Fluid detection in carbonate rocks by integrating well logs and seismic attributes

It has been well documented that the pre-stack seismic attributes can be an efficient tool for hydrocarbon exploration and pore fluid detection using techniques like Amplitude Versus Offset (AVO) analysis. These studies mainly focus on siliciclastics rather than carbonates as fluid effects in carbonate rocks can be masked by their complex pore structure. These fluid detection seismic attributes usually reside on a linear background model for P- and S-velocities of the water-saturated rocks, and any deviation from this trend is assigned to the possible pore fluid changes. This means that fake (or even missed) fluid effects can be detected in carbonate rocks if the fluid detection seismic attributes, which designed for siliciclastics, are used. This can mainly be related to the nonlinearity of background model in carbonates due to their varying pore structure.

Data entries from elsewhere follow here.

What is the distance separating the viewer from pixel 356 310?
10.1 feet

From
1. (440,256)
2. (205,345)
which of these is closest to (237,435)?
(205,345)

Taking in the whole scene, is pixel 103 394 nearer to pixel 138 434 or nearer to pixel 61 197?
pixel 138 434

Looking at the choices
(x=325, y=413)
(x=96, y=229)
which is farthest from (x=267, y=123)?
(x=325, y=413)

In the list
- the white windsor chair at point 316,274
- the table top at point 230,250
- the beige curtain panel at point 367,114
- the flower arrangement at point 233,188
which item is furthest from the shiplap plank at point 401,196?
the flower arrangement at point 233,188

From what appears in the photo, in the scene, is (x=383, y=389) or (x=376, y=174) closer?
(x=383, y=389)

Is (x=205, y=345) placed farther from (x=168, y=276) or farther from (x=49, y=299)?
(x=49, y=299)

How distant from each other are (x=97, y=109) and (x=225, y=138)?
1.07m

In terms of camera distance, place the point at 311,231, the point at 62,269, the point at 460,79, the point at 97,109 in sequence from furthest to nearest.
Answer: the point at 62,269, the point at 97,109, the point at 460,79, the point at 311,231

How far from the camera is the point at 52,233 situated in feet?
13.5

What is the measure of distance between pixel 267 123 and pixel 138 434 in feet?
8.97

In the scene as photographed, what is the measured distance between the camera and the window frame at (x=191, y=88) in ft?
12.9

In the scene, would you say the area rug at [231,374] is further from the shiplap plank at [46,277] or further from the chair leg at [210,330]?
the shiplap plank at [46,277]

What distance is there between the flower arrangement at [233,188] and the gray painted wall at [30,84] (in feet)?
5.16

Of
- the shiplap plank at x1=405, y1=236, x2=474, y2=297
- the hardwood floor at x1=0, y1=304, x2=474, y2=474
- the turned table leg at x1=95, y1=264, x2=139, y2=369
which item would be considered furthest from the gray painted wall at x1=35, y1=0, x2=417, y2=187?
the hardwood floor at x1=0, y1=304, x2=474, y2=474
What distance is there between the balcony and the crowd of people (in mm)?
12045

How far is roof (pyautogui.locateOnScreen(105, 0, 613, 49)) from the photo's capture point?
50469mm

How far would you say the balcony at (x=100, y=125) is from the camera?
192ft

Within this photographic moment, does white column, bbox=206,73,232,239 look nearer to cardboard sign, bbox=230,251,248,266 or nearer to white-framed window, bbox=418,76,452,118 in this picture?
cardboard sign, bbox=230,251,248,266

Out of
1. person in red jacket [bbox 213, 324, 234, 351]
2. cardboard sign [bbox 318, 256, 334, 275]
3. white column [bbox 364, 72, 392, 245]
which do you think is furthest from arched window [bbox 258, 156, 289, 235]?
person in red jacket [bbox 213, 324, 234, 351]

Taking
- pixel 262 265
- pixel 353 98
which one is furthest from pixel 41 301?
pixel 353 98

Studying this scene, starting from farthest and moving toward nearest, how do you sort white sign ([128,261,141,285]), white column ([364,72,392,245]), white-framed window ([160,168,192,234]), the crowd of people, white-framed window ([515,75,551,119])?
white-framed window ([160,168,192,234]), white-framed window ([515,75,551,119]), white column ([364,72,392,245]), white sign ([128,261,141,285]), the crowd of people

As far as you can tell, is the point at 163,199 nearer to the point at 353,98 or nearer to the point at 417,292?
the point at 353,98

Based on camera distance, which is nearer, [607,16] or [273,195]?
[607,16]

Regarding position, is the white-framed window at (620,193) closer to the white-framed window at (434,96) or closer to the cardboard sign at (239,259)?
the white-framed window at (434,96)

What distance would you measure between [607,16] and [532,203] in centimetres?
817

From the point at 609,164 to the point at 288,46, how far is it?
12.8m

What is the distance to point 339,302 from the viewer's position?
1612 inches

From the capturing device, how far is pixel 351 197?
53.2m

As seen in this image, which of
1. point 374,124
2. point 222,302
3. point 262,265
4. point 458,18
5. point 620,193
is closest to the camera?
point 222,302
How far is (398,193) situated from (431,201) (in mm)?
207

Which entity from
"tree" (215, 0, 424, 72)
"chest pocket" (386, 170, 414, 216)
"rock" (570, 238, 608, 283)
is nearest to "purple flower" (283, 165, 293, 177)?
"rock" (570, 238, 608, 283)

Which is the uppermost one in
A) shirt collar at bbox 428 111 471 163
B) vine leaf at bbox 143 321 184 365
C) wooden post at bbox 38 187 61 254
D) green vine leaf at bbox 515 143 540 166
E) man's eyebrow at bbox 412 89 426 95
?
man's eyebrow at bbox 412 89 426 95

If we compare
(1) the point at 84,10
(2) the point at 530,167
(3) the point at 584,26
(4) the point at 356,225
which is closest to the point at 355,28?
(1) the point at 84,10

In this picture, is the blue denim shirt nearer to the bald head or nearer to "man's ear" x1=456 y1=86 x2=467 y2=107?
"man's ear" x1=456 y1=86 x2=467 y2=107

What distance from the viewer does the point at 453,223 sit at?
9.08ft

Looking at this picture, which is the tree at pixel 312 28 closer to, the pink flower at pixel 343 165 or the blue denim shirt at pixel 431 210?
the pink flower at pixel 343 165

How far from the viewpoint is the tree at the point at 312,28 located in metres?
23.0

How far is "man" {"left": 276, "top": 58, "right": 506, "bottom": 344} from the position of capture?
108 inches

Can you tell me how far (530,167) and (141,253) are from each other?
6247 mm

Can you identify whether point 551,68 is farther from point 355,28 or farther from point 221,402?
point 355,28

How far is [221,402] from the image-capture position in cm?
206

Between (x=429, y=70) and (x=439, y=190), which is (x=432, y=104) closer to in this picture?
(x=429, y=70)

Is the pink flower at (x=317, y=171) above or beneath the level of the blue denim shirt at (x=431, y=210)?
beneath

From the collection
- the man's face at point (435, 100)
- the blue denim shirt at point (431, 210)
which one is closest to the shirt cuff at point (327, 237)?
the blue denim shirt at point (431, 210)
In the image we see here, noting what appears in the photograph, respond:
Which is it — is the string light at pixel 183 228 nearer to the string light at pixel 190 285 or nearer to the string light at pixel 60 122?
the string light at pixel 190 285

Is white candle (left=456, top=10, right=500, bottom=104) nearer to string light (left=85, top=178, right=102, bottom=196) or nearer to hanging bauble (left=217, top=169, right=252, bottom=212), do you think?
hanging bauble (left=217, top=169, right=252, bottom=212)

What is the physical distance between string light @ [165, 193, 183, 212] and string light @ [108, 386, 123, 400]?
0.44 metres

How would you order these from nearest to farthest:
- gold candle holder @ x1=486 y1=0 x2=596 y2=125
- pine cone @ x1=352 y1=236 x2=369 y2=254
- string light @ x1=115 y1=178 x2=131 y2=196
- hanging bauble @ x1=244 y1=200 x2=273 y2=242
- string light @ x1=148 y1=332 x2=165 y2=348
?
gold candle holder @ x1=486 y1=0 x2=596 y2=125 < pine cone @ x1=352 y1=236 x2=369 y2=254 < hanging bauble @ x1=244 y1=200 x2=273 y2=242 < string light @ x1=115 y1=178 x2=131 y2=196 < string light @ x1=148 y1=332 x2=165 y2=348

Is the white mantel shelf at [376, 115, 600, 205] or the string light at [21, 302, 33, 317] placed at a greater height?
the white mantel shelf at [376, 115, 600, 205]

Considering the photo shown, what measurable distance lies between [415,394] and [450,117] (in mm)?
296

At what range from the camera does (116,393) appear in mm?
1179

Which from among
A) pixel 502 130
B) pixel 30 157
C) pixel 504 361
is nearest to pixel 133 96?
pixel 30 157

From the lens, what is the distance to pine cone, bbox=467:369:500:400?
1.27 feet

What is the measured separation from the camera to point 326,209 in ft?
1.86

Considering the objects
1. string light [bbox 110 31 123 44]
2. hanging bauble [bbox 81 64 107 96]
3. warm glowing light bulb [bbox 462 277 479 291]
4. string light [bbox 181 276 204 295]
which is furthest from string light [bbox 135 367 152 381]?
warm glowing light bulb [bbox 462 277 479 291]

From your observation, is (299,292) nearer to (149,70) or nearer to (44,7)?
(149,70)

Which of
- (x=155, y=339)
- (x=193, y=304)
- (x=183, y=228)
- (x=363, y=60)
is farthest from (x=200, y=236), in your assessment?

In this study, both well logs and seismic data from a carbonate sequence are used to show that the correlation between P- and S-velocities in water-saturated carbonates becomes more linear when considering P-velocity squared versus the product of the P- and S-velocities. Furthermore, this linear version is used for detecting the fluid anomalies, and being compared with other various fluid factors to highlight the gas saturated interval. The modified fluid attribute displays the gas-saturation brighter than the alternatives, although, in this case, all the studied indicators perform well and consistently.